Manche Vereine sind in den Vereinsdialogen an dem Glauben gescheitert, dass sich Ergebnisse, Verbesserungen oder Lösungen allein dadurch einstellen, dass sie Abgeordnete darauf angesprochen haben und ein Dialog zustande kam. Die Erwartung war hier, dass sich Abgeordnete des Anliegens annehmen und sich kümmern werden. Dies schlägt jedoch in fast allen Fällen fehl. Anliegen können nur in gemeinschaftlicher Arbeit unter Abwägung der Ressourcen und deren gezieltem Einsatz bewältigt werden. In Osterwieck ist ein zu Ostrau ähnliches Ziel an diesem Punkt gescheitert. Die Vereinsmitglieder, die das Problem wahrnahmen und auf dem Vereinsdialog an die Abgeordneten herantrugen, waren im zweiten Schritt nicht willens genug, sich an der Erarbeitung der Lösung zu beteiligen. Hier sind die Akteure dadurch auf halbem Wege stehen geblieben und haben die Effekte der Erstveranstaltung nicht weiter verfolgt. Insgesamt hat sich aber unser Konzept der zwei Phasen der Vereinsdialoge in den Region bewährt.
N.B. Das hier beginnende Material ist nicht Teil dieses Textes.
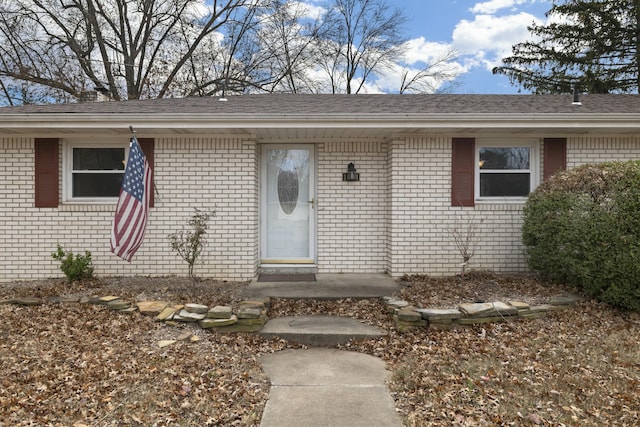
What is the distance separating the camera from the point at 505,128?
20.2ft

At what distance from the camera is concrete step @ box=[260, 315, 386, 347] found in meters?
4.27

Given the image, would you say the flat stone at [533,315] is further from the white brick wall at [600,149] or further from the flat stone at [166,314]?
the flat stone at [166,314]

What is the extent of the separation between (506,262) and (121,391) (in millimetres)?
5886

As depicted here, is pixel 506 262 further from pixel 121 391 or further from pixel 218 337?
pixel 121 391

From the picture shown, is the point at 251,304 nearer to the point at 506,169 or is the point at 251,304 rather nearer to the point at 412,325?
the point at 412,325

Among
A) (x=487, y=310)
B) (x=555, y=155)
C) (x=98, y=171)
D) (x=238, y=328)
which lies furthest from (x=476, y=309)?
(x=98, y=171)

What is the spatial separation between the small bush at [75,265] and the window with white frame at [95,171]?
1.00 m

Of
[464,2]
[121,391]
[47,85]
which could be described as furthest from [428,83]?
[121,391]

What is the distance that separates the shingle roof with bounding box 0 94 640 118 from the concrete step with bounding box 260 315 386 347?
9.84 feet

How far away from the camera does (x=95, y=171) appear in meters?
6.70

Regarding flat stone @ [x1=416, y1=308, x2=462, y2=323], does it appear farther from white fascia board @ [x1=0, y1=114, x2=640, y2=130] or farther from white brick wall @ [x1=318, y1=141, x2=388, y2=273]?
white fascia board @ [x1=0, y1=114, x2=640, y2=130]

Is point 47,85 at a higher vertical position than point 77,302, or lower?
higher

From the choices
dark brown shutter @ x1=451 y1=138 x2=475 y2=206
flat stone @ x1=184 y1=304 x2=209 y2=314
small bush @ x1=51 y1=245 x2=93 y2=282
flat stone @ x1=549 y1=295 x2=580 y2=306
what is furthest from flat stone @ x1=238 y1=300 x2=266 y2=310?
dark brown shutter @ x1=451 y1=138 x2=475 y2=206

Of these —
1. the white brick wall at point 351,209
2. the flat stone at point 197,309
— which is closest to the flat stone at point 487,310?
the white brick wall at point 351,209
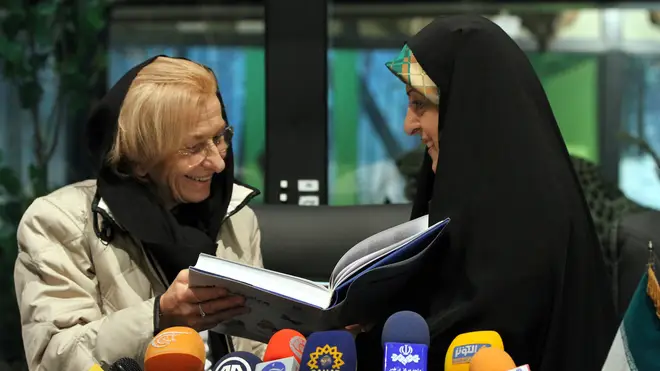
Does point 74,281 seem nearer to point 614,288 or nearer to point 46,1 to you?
point 614,288

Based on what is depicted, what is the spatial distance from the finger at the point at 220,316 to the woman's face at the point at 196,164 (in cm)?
47

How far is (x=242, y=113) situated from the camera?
475 cm

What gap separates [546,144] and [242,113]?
346 centimetres

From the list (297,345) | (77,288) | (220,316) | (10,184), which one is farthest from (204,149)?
(10,184)

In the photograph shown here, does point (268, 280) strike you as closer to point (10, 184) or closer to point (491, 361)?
point (491, 361)

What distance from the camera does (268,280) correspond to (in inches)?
52.4

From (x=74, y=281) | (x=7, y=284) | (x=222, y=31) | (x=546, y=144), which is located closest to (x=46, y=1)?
(x=222, y=31)

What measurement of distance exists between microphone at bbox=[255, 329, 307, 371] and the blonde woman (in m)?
0.47

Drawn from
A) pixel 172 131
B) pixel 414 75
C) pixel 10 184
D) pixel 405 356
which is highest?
pixel 414 75

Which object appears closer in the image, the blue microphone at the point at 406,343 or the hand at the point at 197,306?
the blue microphone at the point at 406,343

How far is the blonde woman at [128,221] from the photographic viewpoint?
1.69 metres

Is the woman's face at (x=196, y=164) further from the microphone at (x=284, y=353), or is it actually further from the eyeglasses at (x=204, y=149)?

Beweis dafür ist, dass sich in der ersten Runde der Vereinsdialoge zwölf Vereine an acht Orten und in der zweiten Runde acht Vereine an sieben Orten beteiligt haben. Insgesamt also eine Arbeit, die sich wirklich gelohnt hat. Gewollter Effekt war in jedem Fall auch der Beweis, dass sich politisches Mandat und aktives Bürgerengagement bestens ergänzen. Sie bedingen sich, sie suchen sich und sie brauchen sich.

Die Vereinsdialoge haben deutlich gezeigt, dass sich der Kontakt für Vereine und engagierte BürgerInnen lohnt und dass sich am Ende nicht bestätigt hat, was vielerorts eingangs oft zu hören war: „Jaja, reden können die alle viel, aber nützen tut uns das nüscht“.

Verantwortlicher Redakteur: Peter Wetzel

Infobox - Vereine, die an „Vereinsdialoge“ teilgenommen haben -

Schloss Ostrau e.V.,

Heimat- und Naturschutzverein Hainrode e.V. ,

Heimat- und Geschichtsverein Brehna e.V.,

denkMal und Leben e.V. (Havelberg),

Künstlerstadt Kalbe e.V.,

Heimatverein der "Gartenstadt" Möser e.V.,

Brachwitzer Alpen e.V. (Brachwitz),

Kultur- und Heimatverein Sülldorf e.V.

Infobox - Landesheimatbund Sachsen-Anhalt -

Der Landesheimatbund Sachsen-Anhalt e. V. (LHB) ist ein vom Kultusministerium des Landes Sachsen-Anhalt institutionell geförderter Dachverband, Interessenvertreter und Koordinator vieler Orts-, Heimat- und Interessenvereine sowie interessierter Persönlichkeiten, die sich auf lokaler, regionaler und Landesebene der Erforschung, der Pflege, dem Schutz und der Gestaltung des heimatlichen Lebensraumes widmen.

Hauptthemen sind:

  • Kulturlandschaften und "immaterielles Kulturerbe"

  • Denkmalpflege

  • Landes- und Regionalgeschichte

  • Historische und gegenwärtige Alltagskultur (Volkskunde)

  • Regionale Musikkultur

  • Pflege der Regionalsprache Niederdeutsch und der mitteldeutschen Mundarten

Außerdem ist der LHB ein anerkannter Umweltverband und damit Träger öffentlicher Belange. Weiterhin ist er Sprecher der Arbeitsgruppe "Bürgerschaftliches Engagement im Kulturbereich" im Bundesland Sachsen-Anhalt. Von 2010 bis 2013 war der LHB Partner im EU-Projekt "Vital landscape" und von 2011 bis 2012 Träger des Projektes "Engagiert für Heimat und Demokratie" in Kooperation mit der Landesarbeitsgemein-schaft der Freiwilligenagenturen. Er ist Mitglied im Netzwerk für Demokratie und Weltoffenheit in Sachsen-Anhalt und beteiligte sich deshalb an der Kampagne zur Landtagswahl 2016 in Sachsen-Anhalt.